Founder of the Institute for Stress and the Mental Life Network and author of “Change Your Life: Overbooked?” “He’s crazy here right now,” he says. Work too much? Drowned? and two other related books. All you hear are emergency vehicles and helicopters and nothing moves.
Hall manages such days, as he has learned to cope with every other day.
“This is where we talk about understanding stress and how to manage it,” he says. “Information stress. It is neutral, bad or not good. Many people teach people to get rid of it. There are many layers of stress. I teach my people to be curious about it and not to see it negatively. “Be curious. I put everything that goes on in one file in my mind, so that I do not drown.”

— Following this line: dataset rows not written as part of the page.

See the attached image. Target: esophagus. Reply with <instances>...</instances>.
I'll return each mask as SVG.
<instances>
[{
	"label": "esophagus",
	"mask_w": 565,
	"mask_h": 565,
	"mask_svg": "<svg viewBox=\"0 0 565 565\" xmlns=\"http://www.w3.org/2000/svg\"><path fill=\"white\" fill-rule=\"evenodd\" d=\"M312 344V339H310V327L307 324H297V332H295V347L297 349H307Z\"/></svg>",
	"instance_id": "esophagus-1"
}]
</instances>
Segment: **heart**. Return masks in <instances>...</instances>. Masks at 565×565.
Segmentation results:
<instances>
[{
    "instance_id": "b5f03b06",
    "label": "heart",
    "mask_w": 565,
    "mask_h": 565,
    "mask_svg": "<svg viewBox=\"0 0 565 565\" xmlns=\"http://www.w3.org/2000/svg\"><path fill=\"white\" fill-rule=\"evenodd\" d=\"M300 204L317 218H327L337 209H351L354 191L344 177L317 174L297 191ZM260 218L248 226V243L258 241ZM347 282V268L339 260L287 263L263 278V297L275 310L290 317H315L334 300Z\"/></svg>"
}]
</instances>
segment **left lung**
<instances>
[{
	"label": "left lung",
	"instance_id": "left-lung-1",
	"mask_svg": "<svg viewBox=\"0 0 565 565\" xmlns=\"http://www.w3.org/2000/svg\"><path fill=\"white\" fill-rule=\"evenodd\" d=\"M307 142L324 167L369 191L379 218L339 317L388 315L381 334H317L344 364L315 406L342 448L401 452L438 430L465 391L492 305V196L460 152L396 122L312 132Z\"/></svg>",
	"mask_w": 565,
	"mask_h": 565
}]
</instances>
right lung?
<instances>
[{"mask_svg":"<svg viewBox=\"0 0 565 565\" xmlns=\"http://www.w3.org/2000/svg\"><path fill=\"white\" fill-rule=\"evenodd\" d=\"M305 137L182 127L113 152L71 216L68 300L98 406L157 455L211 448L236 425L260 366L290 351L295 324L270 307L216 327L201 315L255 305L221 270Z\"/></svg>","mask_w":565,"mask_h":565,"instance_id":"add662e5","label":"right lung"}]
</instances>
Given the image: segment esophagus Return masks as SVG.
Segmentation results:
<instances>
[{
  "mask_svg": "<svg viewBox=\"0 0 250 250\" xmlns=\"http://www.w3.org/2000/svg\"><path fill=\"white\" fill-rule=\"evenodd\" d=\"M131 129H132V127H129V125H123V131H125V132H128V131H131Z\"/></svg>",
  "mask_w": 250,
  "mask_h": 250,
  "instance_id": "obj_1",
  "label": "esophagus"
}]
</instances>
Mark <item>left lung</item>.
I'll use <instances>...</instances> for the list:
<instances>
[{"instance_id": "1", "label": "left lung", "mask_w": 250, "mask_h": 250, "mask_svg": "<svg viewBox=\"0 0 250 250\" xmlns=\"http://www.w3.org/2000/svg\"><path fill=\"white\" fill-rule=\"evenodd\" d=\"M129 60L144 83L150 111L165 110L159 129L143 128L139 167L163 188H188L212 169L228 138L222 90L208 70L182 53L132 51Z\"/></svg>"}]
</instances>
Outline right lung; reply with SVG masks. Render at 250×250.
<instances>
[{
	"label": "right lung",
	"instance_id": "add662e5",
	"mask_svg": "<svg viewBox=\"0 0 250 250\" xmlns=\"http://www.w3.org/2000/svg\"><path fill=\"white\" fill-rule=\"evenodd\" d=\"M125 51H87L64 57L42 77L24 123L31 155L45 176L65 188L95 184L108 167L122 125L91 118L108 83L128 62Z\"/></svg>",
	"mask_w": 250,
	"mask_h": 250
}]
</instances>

He also has a more physical approach that reflects his thought processes. For each of my projects, my companies, the two books I work on, and the client projects, I keep a bag with a separate label in my office. If anyone calls me about something, I hand it over and work from there. I never flip the papers. “I am never stressed.”
Emphasis on essentials
Stress keeps more than 40 percent of adults awake at night, according to a 2013 American Psychological Association survey. The National Institute for Occupational Safety and Health (Atlanta-based Centers for Disease Control and Prevention) estimates that stress-related illnesses cost companies about $ 200 billion annually due to increased absenteeism, delays, and the loss of talented workers. The institute reports that between 70 and 90 percent of staff visits to the hospital are related to stress, and that job stress is directly related to a lack of productivity and a loss of competitive advantage.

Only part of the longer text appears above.